Abstract : P.5
Model initial condition sensitivity of downslope winds

Alex Reinecke, Dale Durran
alex.reinecke@gmail.com
University of Washington

With the advancement of numerical weather prediction models, forecasting mesoscale phenomenon such as downslope wind storms and mountain waves is common place. While these models are quite capable of producing realistic and plausible solutions, their actual ability produce valid forecasts of detailed mesoscale structure remains largely unexplored. One important unanswered question is, what is the sensitivity of the forecasted feature to the initial model conditions? If a model solution is extremely sensitive to initial conditions, then the phenomenon is thought to have limited predictability.

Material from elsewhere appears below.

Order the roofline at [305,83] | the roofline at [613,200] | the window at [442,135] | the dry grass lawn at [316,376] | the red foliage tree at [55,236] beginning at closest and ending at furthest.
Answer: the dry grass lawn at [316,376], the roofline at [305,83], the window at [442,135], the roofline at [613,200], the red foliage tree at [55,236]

In this study we use an ensemble of 70 equally likely members to examine the sensitivity of downslope wind storms, drawn from the T-REX data set, to initial model conditions.

An Ensemble Square-root Kalman Filter is used to generate the ensemble, which is then integrated forward with COAMPS at horizontal resolutions down to 3 km. With the 70 ensemble members it is possible to find a statistically-significant, linear relationship between the modeled downslope winds at a given forecast time and the initial conditions. As an example, during T-REX IOP 6 the ensemble shows that the strength of downslope wind speeds in the Owens Valley is strongly anti-correlated with the upstream, upper-level wind speed. Increasing the wind speed in the initial conditions at the point of maximum anti-correlation by a mere 3 m/s leads a decrease in downslope wind speeds by 9.5 m/s in a short 6 hour forecast. This rapid error growth suggests a inherent lack of predictability in at least some downslope flows.